● KUTIPAN TEKS:
-------------------------
JAKARTA - Direktur PT Humpuss Transportasi Kimia (HTK), Taufik Agustono dipanggil penyidik Komisi Pemberantasan Korupsi (KPK), untuk diperiksa terkait kasus dugaan suap distribusi pupuk menggunakan jasa pelayaran atau kapal yang menyeret politikus Golkar Bowo Sidik Pangarso.
Dia diperiksa untuk tersangka Asty Winasti alias Asw, Marketing Manager PT Humpuss Transportasi Kimia. "Yang bersangkutan diperiksa sebagai saksi untuk tersangka ASW," kata Juru Bicara KPK Febri Diansyah saat dikonfirmasi di Jakarta, Selasa (9/4/2019).
Selain Taufik, penyidik lembaga antirasuah juga memanggil saksi lain dari unsur pegawai PT HTK, yakni, Yudha Afrizal Friara. Dia juga akan diminta keterangannya untuk tersangka yang sama.
-------------------------
● LATIHAN: Menurut kutipan teks di atas, sebutkan tersangka yang diperiksa dengan Taufik Agustono sebagai saksi.
-------------------------
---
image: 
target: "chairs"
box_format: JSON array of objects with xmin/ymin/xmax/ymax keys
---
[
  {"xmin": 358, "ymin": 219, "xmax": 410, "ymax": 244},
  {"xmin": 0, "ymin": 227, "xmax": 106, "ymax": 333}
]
-------------------------
● HASIL LATIHAN: Asty Winasti, Marketing Manager PT Humpuss Transportasi Kimia.